Hoje, é público e corrente o descontentamento da classe artística. “É fundamental rever o papel dessa instituição; a responsabilidade tem de ser dividida entre várias instâncias; repensar a relação entre o público e o privado”, afirma o curador e organizador do Fórum Permanente de Museus, Martin Grossmann.

Uma das dificuldades do Masp está exatamente neste ponto: o museu foi concebido desde o início como uma ação privada, um pouco nos moldes das instituições norte-americanas. Mas lá, ser sócio de um museu implica em contribuir – também financeiramente – para com ele. Aqui, nem o privado nem o público se sentem responsáveis. “É um museu à deriva”, afirma Paulo Climachauska.

“Para mim, é um museu blindado, é uma caixa-forte”, afirma Maria Bonomi, cuja formação artística está fortemente vinculada à história do museu. “É necessário que ele volte a ser uma referência mais íntima para nós, que pertença mais à sociedade”, conclui, acrescentando que lamenta que outras instituições, como a Bienal de São Paulo, também estejam isoladas da coletividade e respondam aos interesses de um pequeno grupo da elite.

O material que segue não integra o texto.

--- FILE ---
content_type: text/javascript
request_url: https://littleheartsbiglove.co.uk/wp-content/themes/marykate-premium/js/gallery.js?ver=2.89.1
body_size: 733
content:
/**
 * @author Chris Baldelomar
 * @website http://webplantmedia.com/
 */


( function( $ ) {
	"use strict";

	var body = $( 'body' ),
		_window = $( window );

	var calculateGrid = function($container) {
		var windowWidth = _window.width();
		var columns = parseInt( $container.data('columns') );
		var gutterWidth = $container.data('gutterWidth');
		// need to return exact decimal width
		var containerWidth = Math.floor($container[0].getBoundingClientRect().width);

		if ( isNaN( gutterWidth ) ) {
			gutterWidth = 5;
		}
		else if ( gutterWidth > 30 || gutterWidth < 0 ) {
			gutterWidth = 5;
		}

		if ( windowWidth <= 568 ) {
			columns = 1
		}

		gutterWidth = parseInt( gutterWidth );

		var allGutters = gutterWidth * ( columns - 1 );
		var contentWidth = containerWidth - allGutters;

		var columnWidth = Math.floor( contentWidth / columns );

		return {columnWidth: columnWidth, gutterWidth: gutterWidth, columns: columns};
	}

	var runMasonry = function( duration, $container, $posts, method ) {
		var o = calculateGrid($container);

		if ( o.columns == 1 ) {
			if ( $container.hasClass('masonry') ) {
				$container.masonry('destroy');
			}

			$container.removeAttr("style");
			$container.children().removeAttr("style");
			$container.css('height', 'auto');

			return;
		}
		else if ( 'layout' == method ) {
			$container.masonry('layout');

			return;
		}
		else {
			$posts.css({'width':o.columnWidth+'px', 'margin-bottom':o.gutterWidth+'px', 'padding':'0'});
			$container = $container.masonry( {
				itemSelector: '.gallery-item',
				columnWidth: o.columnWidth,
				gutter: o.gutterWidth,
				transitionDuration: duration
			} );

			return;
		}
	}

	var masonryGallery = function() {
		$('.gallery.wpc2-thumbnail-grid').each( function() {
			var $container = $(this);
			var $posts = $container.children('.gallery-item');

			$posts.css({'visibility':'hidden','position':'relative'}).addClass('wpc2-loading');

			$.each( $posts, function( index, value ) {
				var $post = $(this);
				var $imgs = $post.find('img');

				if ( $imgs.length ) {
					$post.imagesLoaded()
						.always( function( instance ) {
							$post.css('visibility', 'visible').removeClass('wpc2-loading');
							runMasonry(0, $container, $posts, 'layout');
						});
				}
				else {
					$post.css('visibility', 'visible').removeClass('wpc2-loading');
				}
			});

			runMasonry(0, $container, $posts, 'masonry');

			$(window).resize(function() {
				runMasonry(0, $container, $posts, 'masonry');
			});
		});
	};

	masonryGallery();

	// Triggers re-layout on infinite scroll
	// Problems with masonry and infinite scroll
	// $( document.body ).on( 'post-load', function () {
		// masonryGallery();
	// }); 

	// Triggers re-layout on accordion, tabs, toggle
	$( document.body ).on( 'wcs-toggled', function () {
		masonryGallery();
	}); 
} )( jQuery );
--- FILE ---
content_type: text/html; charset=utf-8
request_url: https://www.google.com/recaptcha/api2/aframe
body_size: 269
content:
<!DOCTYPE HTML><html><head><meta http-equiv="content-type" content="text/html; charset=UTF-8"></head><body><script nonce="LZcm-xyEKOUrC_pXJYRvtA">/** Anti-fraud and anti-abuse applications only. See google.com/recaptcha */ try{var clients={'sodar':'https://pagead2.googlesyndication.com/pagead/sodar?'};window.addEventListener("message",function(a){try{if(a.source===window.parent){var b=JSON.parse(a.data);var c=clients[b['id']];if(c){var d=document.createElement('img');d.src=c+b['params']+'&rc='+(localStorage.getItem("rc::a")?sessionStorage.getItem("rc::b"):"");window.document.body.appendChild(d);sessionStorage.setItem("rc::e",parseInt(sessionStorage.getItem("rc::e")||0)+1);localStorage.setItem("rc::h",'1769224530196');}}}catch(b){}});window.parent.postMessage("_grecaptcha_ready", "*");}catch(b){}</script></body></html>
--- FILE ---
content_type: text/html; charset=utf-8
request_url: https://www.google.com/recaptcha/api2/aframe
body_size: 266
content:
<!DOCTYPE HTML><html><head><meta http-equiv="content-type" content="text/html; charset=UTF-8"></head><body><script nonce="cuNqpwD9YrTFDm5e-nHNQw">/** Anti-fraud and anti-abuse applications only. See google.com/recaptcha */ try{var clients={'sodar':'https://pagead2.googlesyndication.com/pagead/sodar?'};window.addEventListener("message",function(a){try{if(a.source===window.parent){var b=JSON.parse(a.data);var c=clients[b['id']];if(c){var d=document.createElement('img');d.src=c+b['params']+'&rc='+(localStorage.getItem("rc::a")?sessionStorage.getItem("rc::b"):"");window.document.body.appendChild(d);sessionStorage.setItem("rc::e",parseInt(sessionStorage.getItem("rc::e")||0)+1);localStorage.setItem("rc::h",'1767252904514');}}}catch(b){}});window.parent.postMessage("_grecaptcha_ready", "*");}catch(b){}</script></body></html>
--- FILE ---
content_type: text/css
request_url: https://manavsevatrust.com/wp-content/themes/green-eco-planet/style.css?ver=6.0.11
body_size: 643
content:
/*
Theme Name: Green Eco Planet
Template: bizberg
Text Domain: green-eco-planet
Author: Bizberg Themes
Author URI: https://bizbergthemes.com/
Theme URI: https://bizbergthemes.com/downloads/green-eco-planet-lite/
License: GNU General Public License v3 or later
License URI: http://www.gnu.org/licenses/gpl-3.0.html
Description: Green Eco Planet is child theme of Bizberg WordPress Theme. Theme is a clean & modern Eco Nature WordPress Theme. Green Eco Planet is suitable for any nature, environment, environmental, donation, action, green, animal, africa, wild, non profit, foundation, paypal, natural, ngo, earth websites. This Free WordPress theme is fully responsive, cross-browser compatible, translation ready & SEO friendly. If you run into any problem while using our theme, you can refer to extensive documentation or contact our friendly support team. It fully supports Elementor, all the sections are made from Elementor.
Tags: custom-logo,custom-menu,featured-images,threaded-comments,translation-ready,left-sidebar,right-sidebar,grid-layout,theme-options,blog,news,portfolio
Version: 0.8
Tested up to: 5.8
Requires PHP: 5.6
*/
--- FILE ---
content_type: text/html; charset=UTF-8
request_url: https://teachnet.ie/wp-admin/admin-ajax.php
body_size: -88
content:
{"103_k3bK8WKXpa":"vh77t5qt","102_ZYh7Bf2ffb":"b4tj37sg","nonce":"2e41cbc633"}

Como Climachauska e Maria, Nazareth Pacheco também lamenta a atual situação do Masp. “Hoje, ele é um museu quase morto; que, em termos de eventos e programação, está muito aquém do que se espera de um Masp”, diz ela, que também crítica a estética de shopping center que resultou da reforma feita ao prédio, um marco da arquitetura moderna.

Muitos são os pontos nevrálgicos do Masp. Mas, talvez, o mais grave seja o fechamento sobre si mesmo; a falta de transparência e de diálogo com outras instâncias da sociedade brasileira, que, aliás, nunca se envolveu de fato com o museu. Nem a identidade de todos os sócios que compõem essa sociedade civil é conhecida do público (a página do museu na internet elenca apenas o nome daqueles que têm cargos nos Conselhos Administrativo e Fiscal).